─── Source data

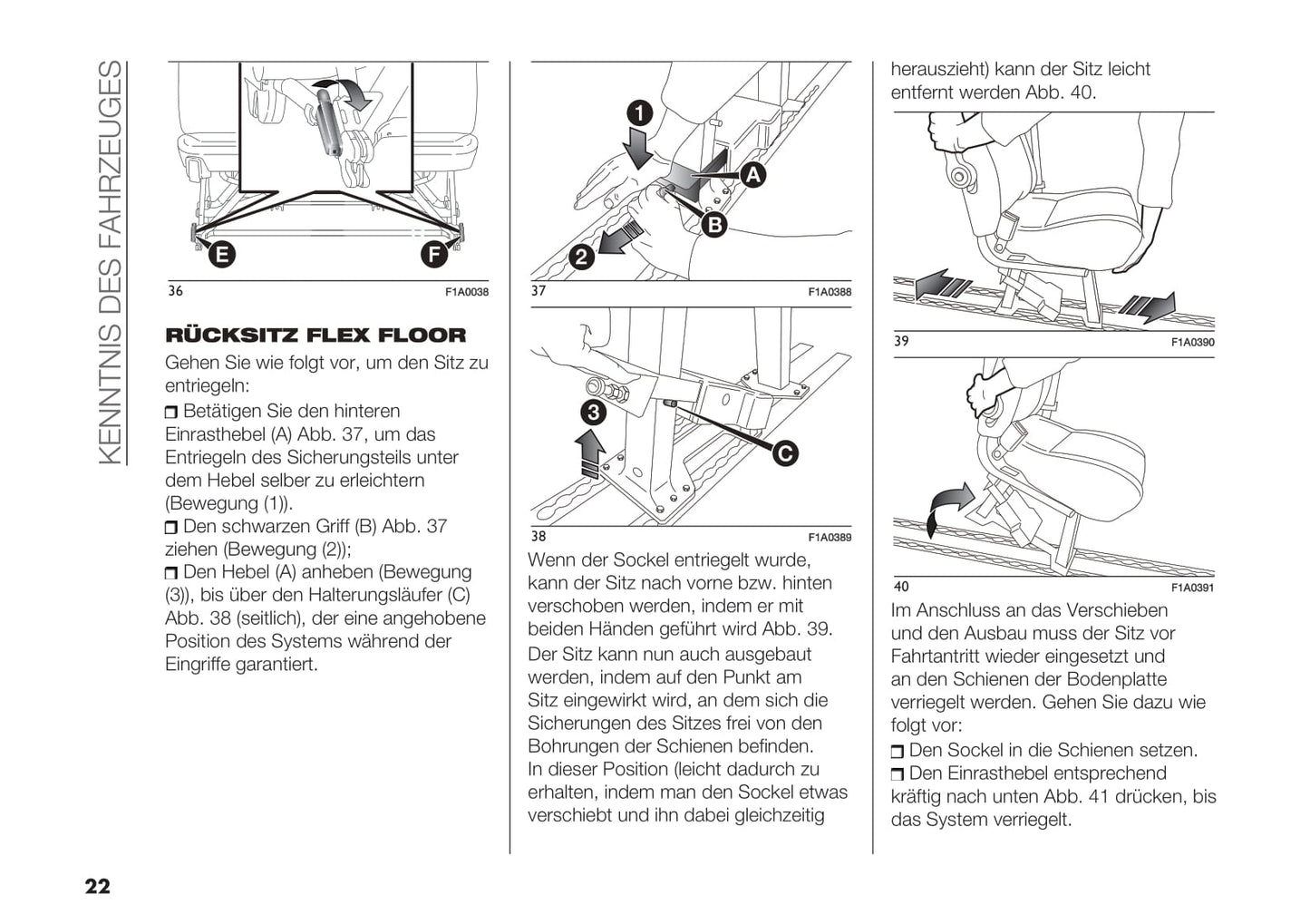 KENNTNIS DES FAHRZEUGES

E

F

36 F1A0038

RÜCKSITZ FLEX FLOOR

Gehen Sie wie folgt vor, um den Sitz zu entriegeln:

❒ Betätigen Sie den hinteren Einrasthebel (A) Abb. 37, um das Entriegeln des Sicherungsteils unter dem Hebel selber zu erleichtern (Bewegung (1)).

❒ Den schwarzen Griff (B) Abb. 37 ziehen (Bewegung (2));

❒ Den Hebel (A) anheben (Bewegung (3)), bis über den Halterungsläufer (C) Abb. 38 (seitlich), der eine angehobene Position des Systems während der Eingriffe garantiert.

1

A

B

2

37 F1A0388

3

C

38 F1A0389

Wenn der Sockel entriegelt wurde, kann der Sitz nach vorne bzw. hinten verschoben werden, indem er mit beiden Händen geführt wird Abb. 39.

Der Sitz kann nun auch ausgebaut werden, indem auf den Punkt am Sitz eingewirkt wird, an dem sich die Sicherungen des Sitzes frei von den Bohrungen der Schienen befinden. In dieser Position (leicht dadurch zu erhalten, indem man den Sockel etwas verschiebt und ihn dabei gleichzeitig herauszieht) kann der Sitz leicht entfernt werden Abb. 40.

39 F1A0390

40 F1A0391

Im Anschluss an das Verschieben und den Ausbau muss der Sitz vor Fahrtantritt wieder eingesetzt und an den Schienen der Bodenplatte verriegelt werden. Gehen Sie dazu wie folgt vor:

❒ Den Sockel in die Schienen setzen.

❒ Den Einrasthebel entsprechend kräftig nach unten Abb. 41 drücken, bis das System verriegelt.

22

──────

▶ **About this exercise**: Within the entries above, find every line where the string "Sockel" occurs, and copy it.

▶ **Solved problem**:
Wenn der Sockel entriegelt wurde, kann der Sitz nach vorne bzw. hinten verschoben werden, indem er mit beiden Händen geführt wird Abb. 39.
Der Sitz kann nun auch ausgebaut werden, indem auf den Punkt am Sitz eingewirkt wird, an dem sich die Sicherungen des Sitzes frei von den Bohrungen der Schienen befinden. In dieser Position (leicht dadurch zu erhalten, indem man den Sockel etwas verschiebt und ihn dabei gleichzeitig herauszieht) kann der Sitz leicht entfernt werden Abb. 40.
❒ Den Sockel in die Schienen setzen.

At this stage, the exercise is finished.